To prevent taxane-induced nail changes, Lacouture said patients can have their hands and feet cooled during therapy administration based on findings from a study showing that the use of a frozen glove was effective at reducing negative effects on the nail bed. Comparing 1 gloved hand with an ungloved hand in all treated patients, all-grade events were observed at a rate of 51% versus 11%.4
Added to this, Lacoutre emphasized that the use of a cooling glove has positive effects that extend beyond relieving discomfort on the surface of the skin. “You are also able to reduce neuropathy with the cooling of the hands and feet in patients receiving taxanes, and this has been a welcoming additional benefit in our patients.”

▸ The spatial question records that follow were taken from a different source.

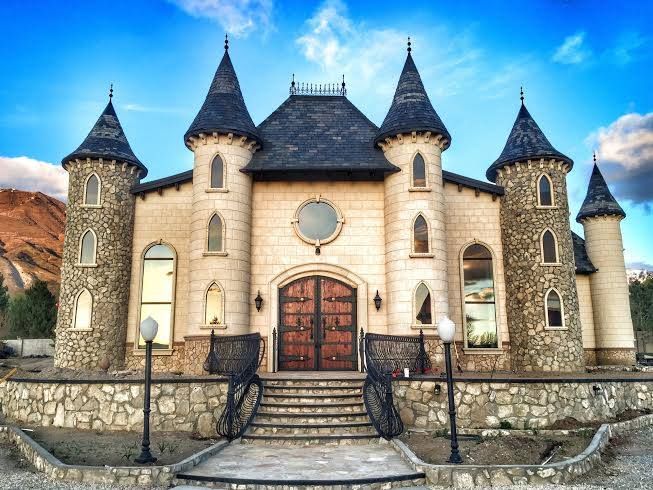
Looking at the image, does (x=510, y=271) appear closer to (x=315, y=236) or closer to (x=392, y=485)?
(x=315, y=236)

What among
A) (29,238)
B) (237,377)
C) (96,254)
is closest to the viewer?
(237,377)

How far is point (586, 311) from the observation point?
64.2ft

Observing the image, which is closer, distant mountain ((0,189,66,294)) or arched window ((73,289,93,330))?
arched window ((73,289,93,330))

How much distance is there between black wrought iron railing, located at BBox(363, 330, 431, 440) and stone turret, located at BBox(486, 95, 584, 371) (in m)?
3.71

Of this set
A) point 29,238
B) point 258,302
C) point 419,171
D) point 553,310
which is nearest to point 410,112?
point 419,171

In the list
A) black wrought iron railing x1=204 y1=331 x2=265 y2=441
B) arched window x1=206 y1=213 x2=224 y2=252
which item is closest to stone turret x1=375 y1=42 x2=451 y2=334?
black wrought iron railing x1=204 y1=331 x2=265 y2=441

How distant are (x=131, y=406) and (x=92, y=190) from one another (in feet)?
26.4

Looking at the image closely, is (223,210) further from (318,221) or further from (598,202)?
(598,202)

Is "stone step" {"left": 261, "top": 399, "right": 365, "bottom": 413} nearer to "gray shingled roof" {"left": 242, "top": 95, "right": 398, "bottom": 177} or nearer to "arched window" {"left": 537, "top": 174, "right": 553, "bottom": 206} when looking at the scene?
"gray shingled roof" {"left": 242, "top": 95, "right": 398, "bottom": 177}

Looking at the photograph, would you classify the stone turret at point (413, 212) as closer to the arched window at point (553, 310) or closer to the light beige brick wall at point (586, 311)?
the arched window at point (553, 310)

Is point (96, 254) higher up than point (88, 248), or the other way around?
point (88, 248)

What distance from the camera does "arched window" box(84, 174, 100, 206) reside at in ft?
53.5

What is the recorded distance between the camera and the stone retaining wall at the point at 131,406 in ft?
35.2

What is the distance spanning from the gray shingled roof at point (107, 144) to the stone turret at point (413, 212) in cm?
780
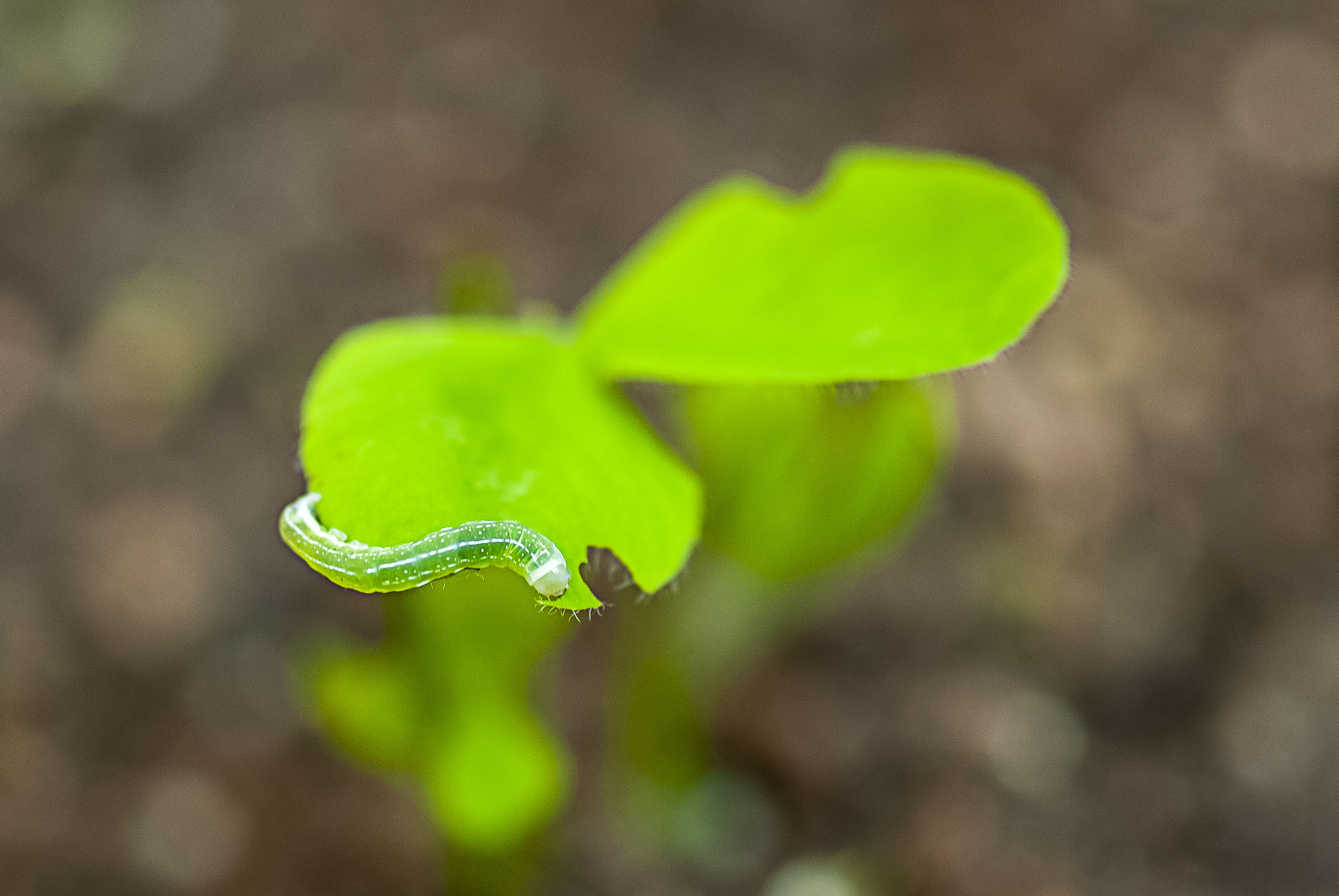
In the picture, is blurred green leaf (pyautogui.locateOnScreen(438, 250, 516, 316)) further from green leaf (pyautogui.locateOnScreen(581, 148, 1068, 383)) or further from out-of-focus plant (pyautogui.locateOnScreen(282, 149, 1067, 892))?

Patients treated with VEGFR or PDGFR inhibitors are susceptible to developing a reaction in the palms and soles that is characterized by painful blisters and hyperkeratosis. Hand-foot syndrome usually happens within the first 6 weeks of treatment and can be so severe that the pain prevents patients from walking.
Once it has occurred, topical anesthetics and anti-inflammatory drugs are used to manage the sores. As prophylactic therapy, the only study with evidence of treatment benefit was a case of 871 patients with advanced hepatocellular cancer treated with sorafenib (Nexavar) who also received best supportive care with or without 10% urea-based cream 3 times daily. All-grade incidence of hand-foot syndrome was lower in the group that received the urea-based cream (56.0%) versus the group that received best supportive care alone (73.6%) at 12 weeks.5
“This is an inexpensive intervention,” Lacoutre said. “Patients would apply this on their palms and soles 3 times per day.”